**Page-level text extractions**
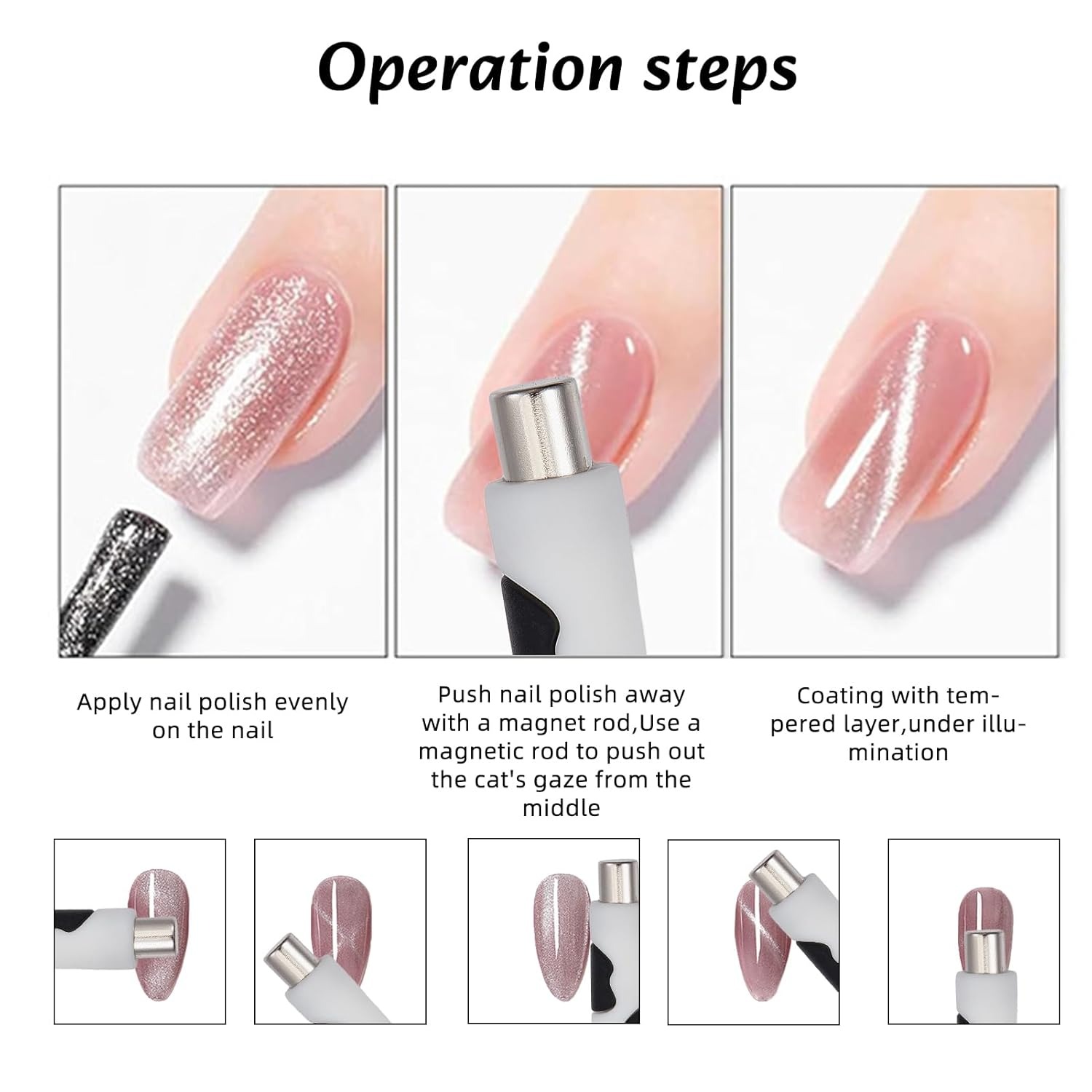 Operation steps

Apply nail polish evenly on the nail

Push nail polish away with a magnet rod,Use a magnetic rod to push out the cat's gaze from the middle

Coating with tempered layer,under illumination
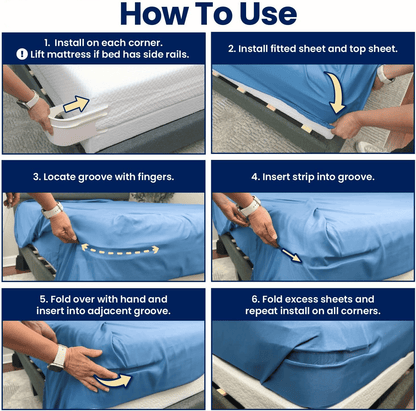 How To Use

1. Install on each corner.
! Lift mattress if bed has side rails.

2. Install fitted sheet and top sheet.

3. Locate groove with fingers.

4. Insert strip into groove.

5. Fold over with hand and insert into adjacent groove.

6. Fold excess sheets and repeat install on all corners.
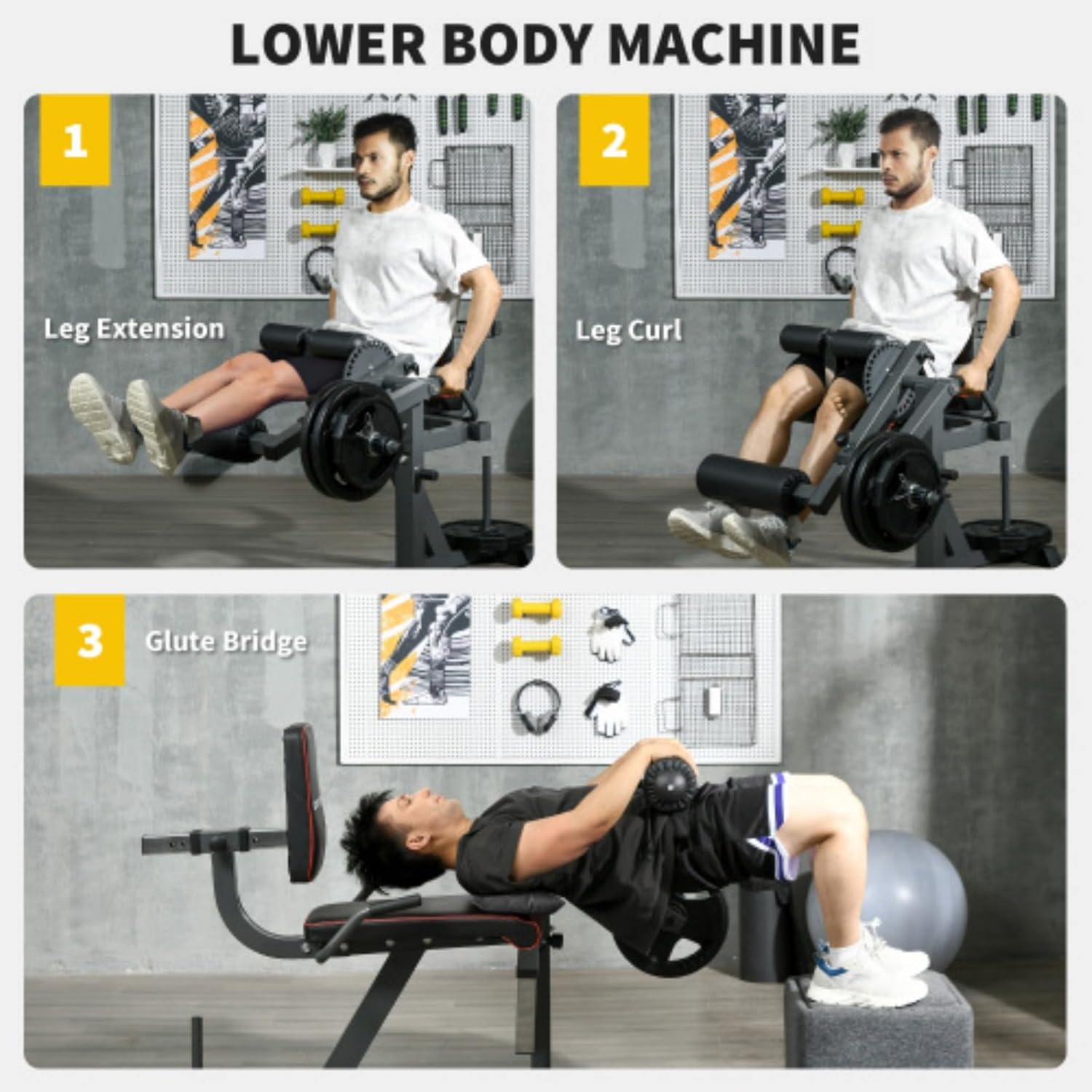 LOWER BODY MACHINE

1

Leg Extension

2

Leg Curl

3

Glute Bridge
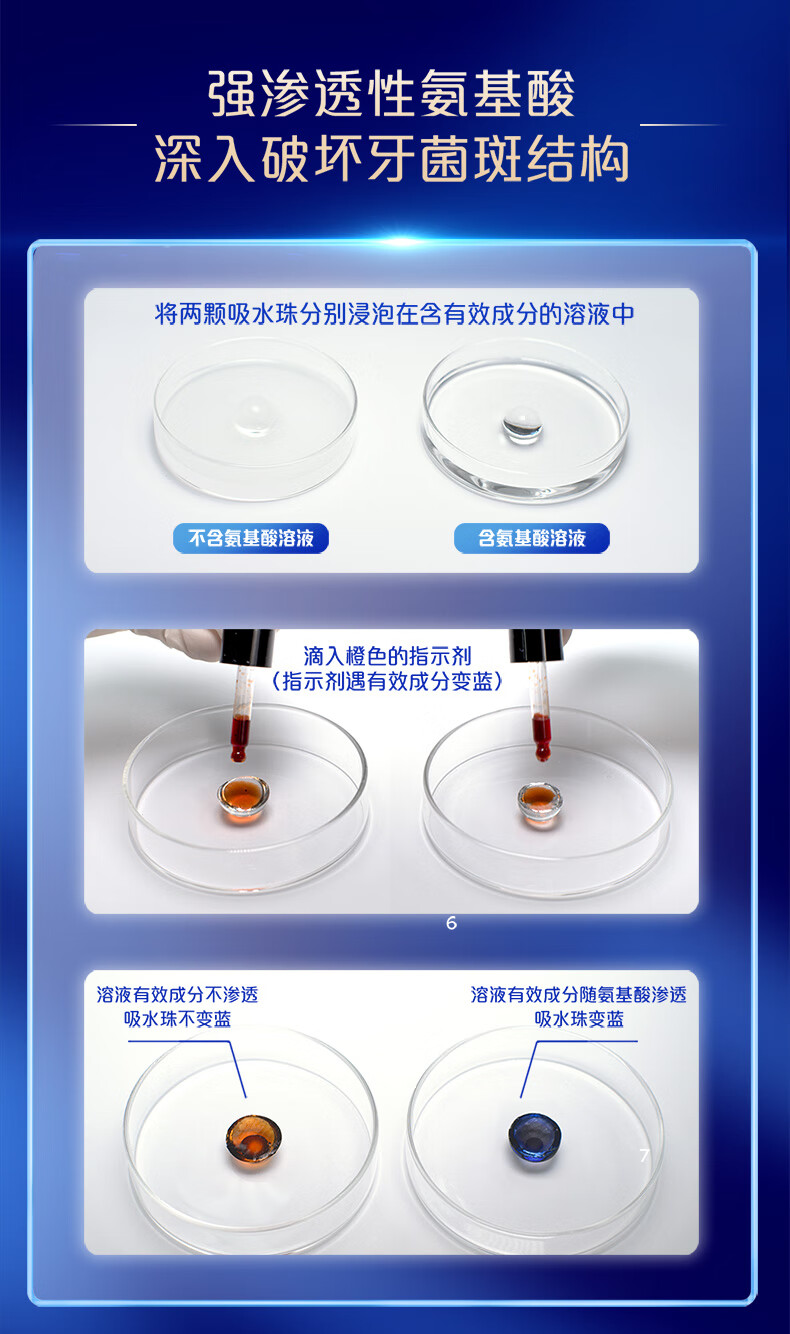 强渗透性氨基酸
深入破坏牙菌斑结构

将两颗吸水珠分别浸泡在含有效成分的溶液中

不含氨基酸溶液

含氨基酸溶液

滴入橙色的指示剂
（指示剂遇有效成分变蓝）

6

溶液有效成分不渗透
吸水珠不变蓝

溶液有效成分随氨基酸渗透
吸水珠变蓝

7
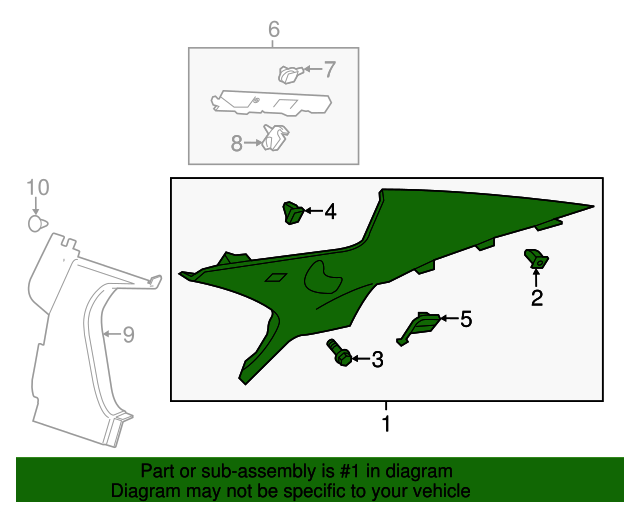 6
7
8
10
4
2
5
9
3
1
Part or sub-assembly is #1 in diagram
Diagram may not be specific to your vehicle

**Activity**
Exact copies of the lines from the one containing "has side rails." through the end of the records above are required, with no pictures among them.

**Your solution**
! Lift mattress if bed has side rails.

2. Install fitted sheet and top sheet.

3. Locate groove with fingers.

4. Insert strip into groove.

5. Fold over with hand and insert into adjacent groove.

6. Fold excess sheets and repeat install on all corners.
 LOWER BODY MACHINE

1

Leg Extension

2

Leg Curl

3

Glute Bridge
 强渗透性氨基酸
深入破坏牙菌斑结构

将两颗吸水珠分别浸泡在含有效成分的溶液中

不含氨基酸溶液

含氨基酸溶液

滴入橙色的指示剂
（指示剂遇有效成分变蓝）

6

溶液有效成分不渗透
吸水珠不变蓝

溶液有效成分随氨基酸渗透
吸水珠变蓝

7
 6
7
8
10
4
2
5
9
3
1
Part or sub-assembly is #1 in diagram
Diagram may not be specific to your vehicle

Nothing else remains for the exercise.